_Exercise objective_. Repeat the entries below word for word, though any picture in them should be dropped.

_Records to use_.
*** Block opens ***

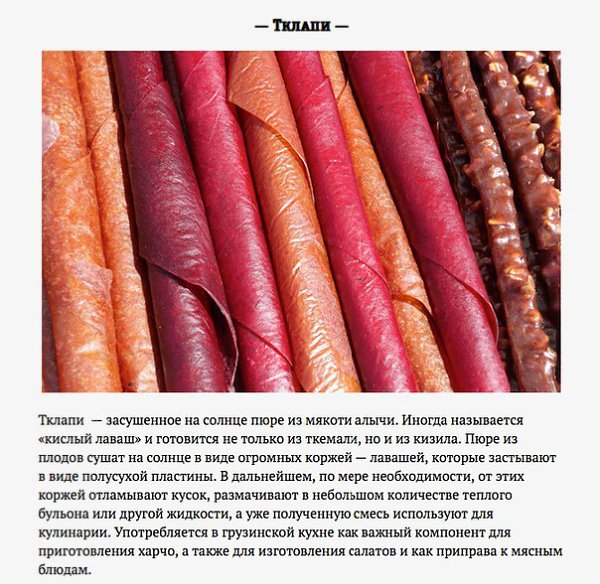 — Тклапи —

Тклапи — засушенное на солнце пюре из мякоти алычи. Иногда называется «кислый лаваш» и готовится не только из ткемали, но и из кизила. Пюре из плодов сушат на солнце в виде огромных коржей — лавашей, которые застывают в виде полусухой пластины. В дальнейшем, по мере необходимости, от этих коржей отламывают кусок, размачивают в небольшом количестве теплого бульона или другой жидкости, а уже полученную смесь используют для кулинарии. Употребляется в грузинской кухне как важный компонент для приготовления харчо, а также для изготовления салатов и как приправа к мясным блюдам.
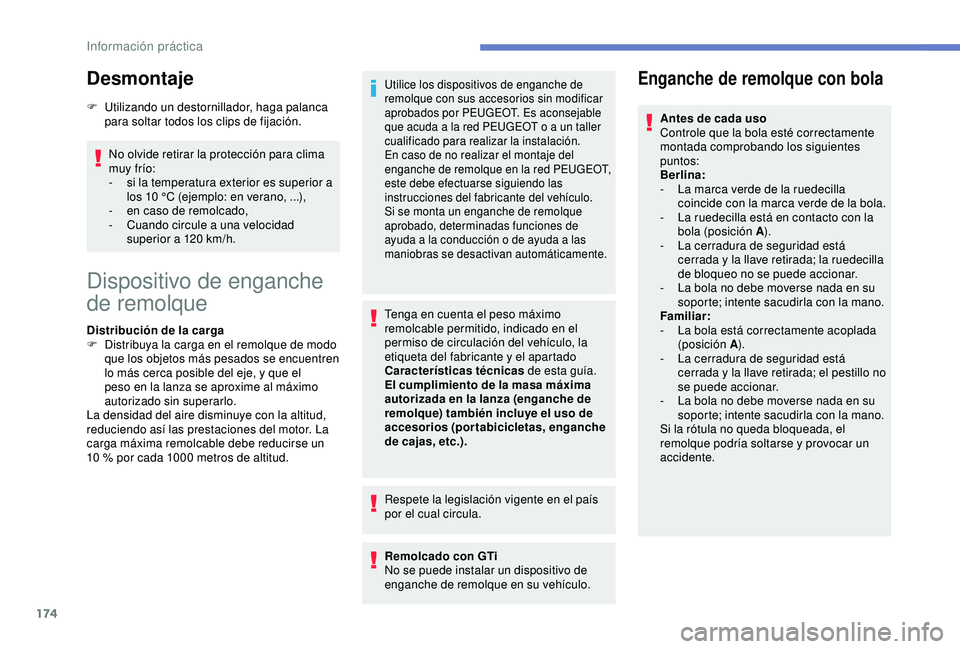 Información práctica

Desmontaje

F Utilizando un destornillador, haga palanca para soltar todos los clips de fijación.

No olvide retirar la protección para clima muy frío:
- si la temperatura exterior es superior a los 10 °C (ejemplo: en verano, ...),
- en caso de remolcado,
- Cuando circule a una velocidad superior a 120 km/h.

Dispositivo de enganche de remolque

Distribución de la carga
F Distribuya la carga en el remolque de modo que los objetos más pesados se encuentren lo más cerca posible del eje, y que el peso en la lanza se aproxime al máximo autorizado sin superarlo.
La densidad del aire disminuye con la altitud, reduciendo así las prestaciones del motor. La carga máxima remolcable debe reducirse un 10 % por cada 1000 metros de altitud.

Utilice los dispositivos de enganche de remolque con sus accesorios sin modificar aprobados por PEUGEOT. Es aconsejable que acuda a la red PEUGEOT o a un taller cualificado para realizar la instalación.
En caso de no realizar el montaje del enganche de remolque en la red PEUGEOT, este debe efectuarse siguiendo las instrucciones del fabricante del vehículo.
Si se monta un enganche de remolque aprobado, determinadas funciones de ayuda a la conducción o de ayuda a las maniobras se desactivan automáticamente.

Tenga en cuenta el peso máximo remolcable permitido, indicado en el permiso de circulación del vehículo, la etiqueta del fabricante y el apartado Características técnicas de esta guía.
El cumplimiento de la masa máxima autorizada en la lanza (enganche de remolque) también incluye el uso de accesorios (portabicicletas, enganche de cajas, etc.).

Respete la legislación vigente en el país por el cual circula.

Remolcado con GTi
No se puede instalar un dispositivo de enganche de remolque en su vehículo.

Enganche de remolque con bola

Antes de cada uso
Controle que la bola esté correctamente montada comprobando los siguientes puntos:
Berlina:
- La marca verde de la ruedecilla coincide con la marca verde de la bola.
- La ruedecilla está en contacto con la bola (posición A).
- La cerradura de seguridad está cerrada y la llave retirada; la ruedecilla de bloqueo no se puede accionar.
- La bola no debe moverse nada en su soporte; intente sacudirla con la mano.
Familiar:
- La bola está correctamente acoplada (posición A).
- La cerradura de seguridad está cerrada y la llave retirada; el pestillo no se puede accionar.
- La bola no debe moverse nada en su soporte; intente sacudirla con la mano.
Si la rótula no queda bloqueada, el remolque podría soltarse y provocar un accidente.

174

carmanualsonline.info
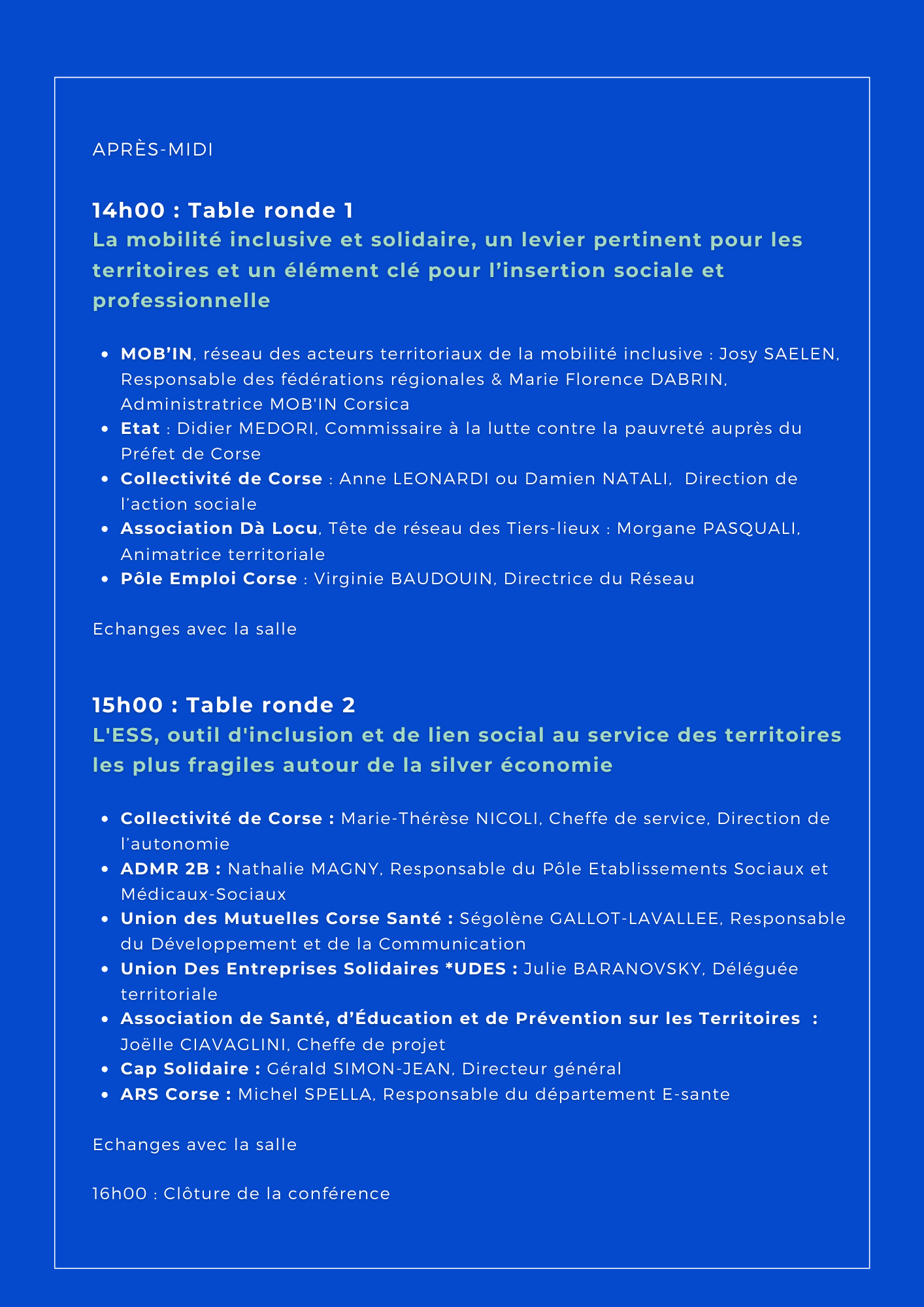 APRÈS-MIDI

14h00 : Table ronde 1
La mobilité inclusive et solidaire, un levier pertinent pour les territoires et un élément clé pour l'insertion sociale et professionnelle

- MOB'IN, réseau des acteurs territoriaux de la mobilité inclusive : Josy SAELEN, Responsable des fédérations régionales & Marie Florence DABRIN, Administratrice MOB'IN Corsica
- Etat : Didier MEDORI, Commissaire à la lutte contre la pauvreté auprès du Préfet de Corse
- Collectivité de Corse : Anne LEONARDI ou Damien NATALI, Direction de l'action sociale
- Association Dà Locu, Tête de réseau des Tiers-lieux : Morgane PASQUALI, Animatrice territoriale
- Pôle Emploi Corse : Virginie BAUDOUIN, Directrice du Réseau

Echanges avec la salle

15h00 : Table ronde 2
L'ESS, outil d'inclusion et de lien social au service des territoires les plus fragiles autour de la silver économie

- Collectivité de Corse : Marie-Thérèse NICOLI, Cheffe de service, Direction de l'autonomie
- ADMR 2B : Nathalie MAGNY, Responsable du Pôle Etablissements Sociaux et Médicaux-Sociaux
- Union des Mutuelles Corse Santé : Ségolène GALLOT-LAVALLEE, Responsable du Développement et de la Communication
- Union Des Entreprises Solidaires *UDES : Julie BARANOVSKY, Déléguée territoriale
- Association de Santé, d'Éducation et de Prévention sur les Territoires : Joëlle CIAVAGLINI, Cheffe de projet
- Cap Solidaire : Gérald SIMON-JEAN, Directeur général
- ARS Corse : Michel SPELLA, Responsable du département E-sante

Echanges avec la salle

16h00 : Clôture de la conférence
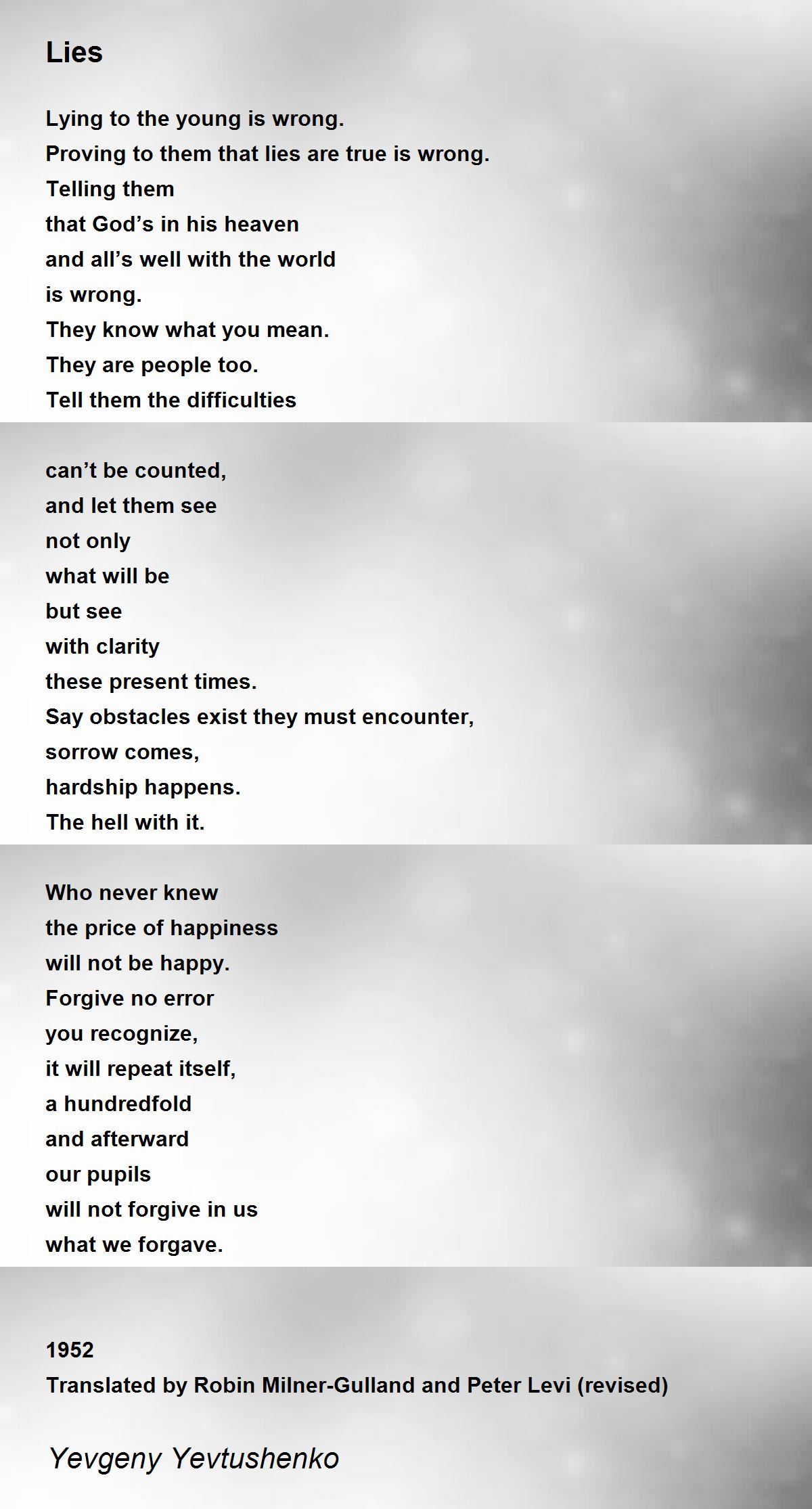 Lies

Lying to the young is wrong.
Proving to them that lies are true is wrong.
Telling them
that God’s in his heaven
and all’s well with the world
is wrong.
They know what you mean.
They are people too.
Tell them the difficulties

can’t be counted,
and let them see
not only
what will be
but see
with clarity
these present times.
Say obstacles exist they must encounter,
sorrow comes,
hardship happens.
The hell with it.

Who never knew
the price of happiness
will not be happy.
Forgive no error
you recognize,
it will repeat itself,
a hundredfold
and afterward
our pupils
will not forgive in us
what we forgave.

1952
Translated by Robin Milner-Gulland and Peter Levi (revised)

Yevgeny Yevtushenko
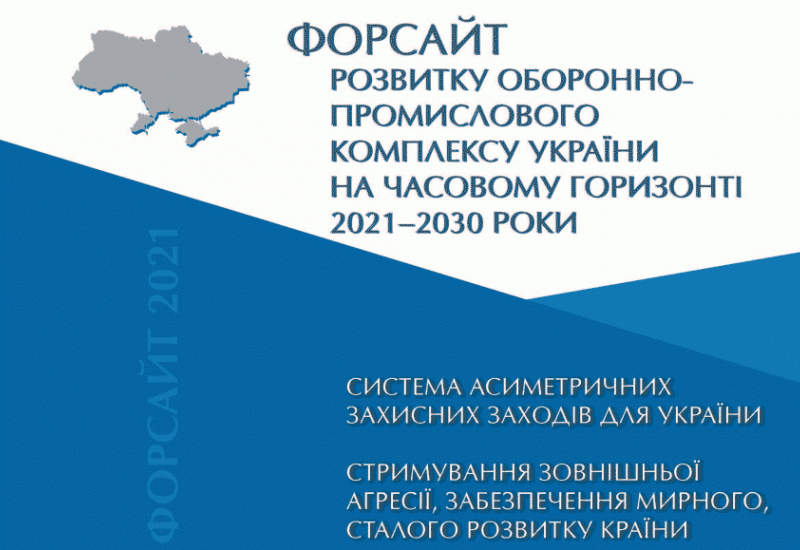 ФОРСАЙТ
РОЗВИТКУ ОБОРОННО-ПРОМИСЛОВОГО КОМПЛЕКСУ УКРАЇНИ НА ЧАСОВОМУ ГОРИЗОНТІ 2021–2030 РОКИ

ФОРСАЙТ 2021

СИСТЕМА АСИМЕТРИЧНИХ ЗАХИСНИХ ЗАХОДІВ ДЛЯ УКРАЇНИ

СТРИМУВАННЯ ЗОВНІШНЬОЇ АГРЕСІЇ, ЗАБЕЗПЕЧЕННЯ МИРНОГО, СТАЛОГО РОЗВИТКУ КРАЇНИ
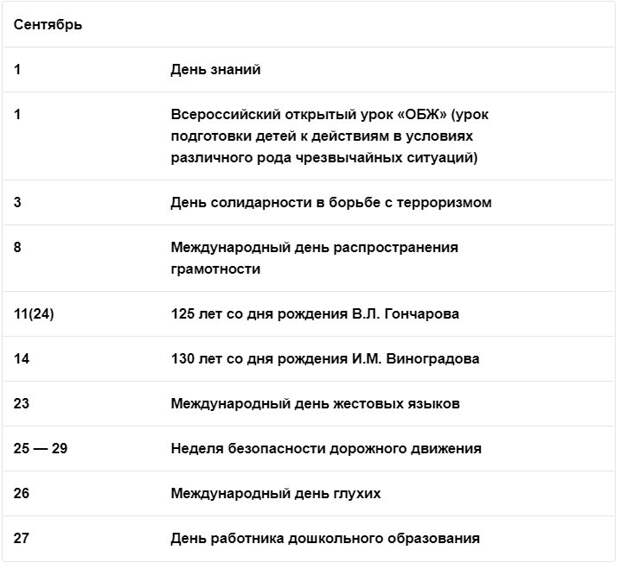 | Сентябрь | |
|---|---|
| 1 | День знаний |
| 1 | Всероссийский открытый урок «ОБЖ» (урок подготовки детей к действиям в условиях различного рода чрезвычайных ситуаций) |
| 3 | День солидарности в борьбе с терроризмом |
| 8 | Международный день распространения грамотности |
| 11(24) | 125 лет со дня рождения В.Л. Гончарова |
| 14 | 130 лет со дня рождения И.М. Виноградова |
| 23 | Международный день жестовых языков |
| 25 — 29 | Неделя безопасности дорожного движения |
| 26 | Международный день глухих |
| 27 | День работника дошкольного образования |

*** Block closes ***

_Expected answer_.
 — Тклапи —

Тклапи — засушенное на солнце пюре из мякоти алычи. Иногда называется «кислый лаваш» и готовится не только из ткемали, но и из кизила. Пюре из плодов сушат на солнце в виде огромных коржей — лавашей, которые застывают в виде полусухой пластины. В дальнейшем, по мере необходимости, от этих коржей отламывают кусок, размачивают в небольшом количестве теплого бульона или другой жидкости, а уже полученную смесь используют для кулинарии. Употребляется в грузинской кухне как важный компонент для приготовления харчо, а также для изготовления салатов и как приправа к мясным блюдам.
 Información práctica

Desmontaje

F Utilizando un destornillador, haga palanca para soltar todos los clips de fijación.

No olvide retirar la protección para clima muy frío:
- si la temperatura exterior es superior a los 10 °C (ejemplo: en verano, ...),
- en caso de remolcado,
- Cuando circule a una velocidad superior a 120 km/h.

Dispositivo de enganche de remolque

Distribución de la carga
F Distribuya la carga en el remolque de modo que los objetos más pesados se encuentren lo más cerca posible del eje, y que el peso en la lanza se aproxime al máximo autorizado sin superarlo.
La densidad del aire disminuye con la altitud, reduciendo así las prestaciones del motor. La carga máxima remolcable debe reducirse un 10 % por cada 1000 metros de altitud.

Utilice los dispositivos de enganche de remolque con sus accesorios sin modificar aprobados por PEUGEOT. Es aconsejable que acuda a la red PEUGEOT o a un taller cualificado para realizar la instalación.
En caso de no realizar el montaje del enganche de remolque en la red PEUGEOT, este debe efectuarse siguiendo las instrucciones del fabricante del vehículo.
Si se monta un enganche de remolque aprobado, determinadas funciones de ayuda a la conducción o de ayuda a las maniobras se desactivan automáticamente.

Tenga en cuenta el peso máximo remolcable permitido, indicado en el permiso de circulación del vehículo, la etiqueta del fabricante y el apartado Características técnicas de esta guía.
El cumplimiento de la masa máxima autorizada en la lanza (enganche de remolque) también incluye el uso de accesorios (portabicicletas, enganche de cajas, etc.).

Respete la legislación vigente en el país por el cual circula.

Remolcado con GTi
No se puede instalar un dispositivo de enganche de remolque en su vehículo.

Enganche de remolque con bola

Antes de cada uso
Controle que la bola esté correctamente montada comprobando los siguientes puntos:
Berlina:
- La marca verde de la ruedecilla coincide con la marca verde de la bola.
- La ruedecilla está en contacto con la bola (posición A).
- La cerradura de seguridad está cerrada y la llave retirada; la ruedecilla de bloqueo no se puede accionar.
- La bola no debe moverse nada en su soporte; intente sacudirla con la mano.
Familiar:
- La bola está correctamente acoplada (posición A).
- La cerradura de seguridad está cerrada y la llave retirada; el pestillo no se puede accionar.
- La bola no debe moverse nada en su soporte; intente sacudirla con la mano.
Si la rótula no queda bloqueada, el remolque podría soltarse y provocar un accidente.

174

carmanualsonline.info
 APRÈS-MIDI

14h00 : Table ronde 1
La mobilité inclusive et solidaire, un levier pertinent pour les territoires et un élément clé pour l'insertion sociale et professionnelle

- MOB'IN, réseau des acteurs territoriaux de la mobilité inclusive : Josy SAELEN, Responsable des fédérations régionales & Marie Florence DABRIN, Administratrice MOB'IN Corsica
- Etat : Didier MEDORI, Commissaire à la lutte contre la pauvreté auprès du Préfet de Corse
- Collectivité de Corse : Anne LEONARDI ou Damien NATALI, Direction de l'action sociale
- Association Dà Locu, Tête de réseau des Tiers-lieux : Morgane PASQUALI, Animatrice territoriale
- Pôle Emploi Corse : Virginie BAUDOUIN, Directrice du Réseau

Echanges avec la salle

15h00 : Table ronde 2
L'ESS, outil d'inclusion et de lien social au service des territoires les plus fragiles autour de la silver économie

- Collectivité de Corse : Marie-Thérèse NICOLI, Cheffe de service, Direction de l'autonomie
- ADMR 2B : Nathalie MAGNY, Responsable du Pôle Etablissements Sociaux et Médicaux-Sociaux
- Union des Mutuelles Corse Santé : Ségolène GALLOT-LAVALLEE, Responsable du Développement et de la Communication
- Union Des Entreprises Solidaires *UDES : Julie BARANOVSKY, Déléguée territoriale
- Association de Santé, d'Éducation et de Prévention sur les Territoires : Joëlle CIAVAGLINI, Cheffe de projet
- Cap Solidaire : Gérald SIMON-JEAN, Directeur général
- ARS Corse : Michel SPELLA, Responsable du département E-sante

Echanges avec la salle

16h00 : Clôture de la conférence
 Lies

Lying to the young is wrong.
Proving to them that lies are true is wrong.
Telling them
that God’s in his heaven
and all’s well with the world
is wrong.
They know what you mean.
They are people too.
Tell them the difficulties

can’t be counted,
and let them see
not only
what will be
but see
with clarity
these present times.
Say obstacles exist they must encounter,
sorrow comes,
hardship happens.
The hell with it.

Who never knew
the price of happiness
will not be happy.
Forgive no error
you recognize,
it will repeat itself,
a hundredfold
and afterward
our pupils
will not forgive in us
what we forgave.

1952
Translated by Robin Milner-Gulland and Peter Levi (revised)

Yevgeny Yevtushenko
 ФОРСАЙТ
РОЗВИТКУ ОБОРОННО-ПРОМИСЛОВОГО КОМПЛЕКСУ УКРАЇНИ НА ЧАСОВОМУ ГОРИЗОНТІ 2021–2030 РОКИ

ФОРСАЙТ 2021

СИСТЕМА АСИМЕТРИЧНИХ ЗАХИСНИХ ЗАХОДІВ ДЛЯ УКРАЇНИ

СТРИМУВАННЯ ЗОВНІШНЬОЇ АГРЕСІЇ, ЗАБЕЗПЕЧЕННЯ МИРНОГО, СТАЛОГО РОЗВИТКУ КРАЇНИ
 | Сентябрь | |
|---|---|
| 1 | День знаний |
| 1 | Всероссийский открытый урок «ОБЖ» (урок подготовки детей к действиям в условиях различного рода чрезвычайных ситуаций) |
| 3 | День солидарности в борьбе с терроризмом |
| 8 | Международный день распространения грамотности |
| 11(24) | 125 лет со дня рождения В.Л. Гончарова |
| 14 | 130 лет со дня рождения И.М. Виноградова |
| 23 | Международный день жестовых языков |
| 25 — 29 | Неделя безопасности дорожного движения |
| 26 | Международный день глухих |
| 27 | День работника дошкольного образования |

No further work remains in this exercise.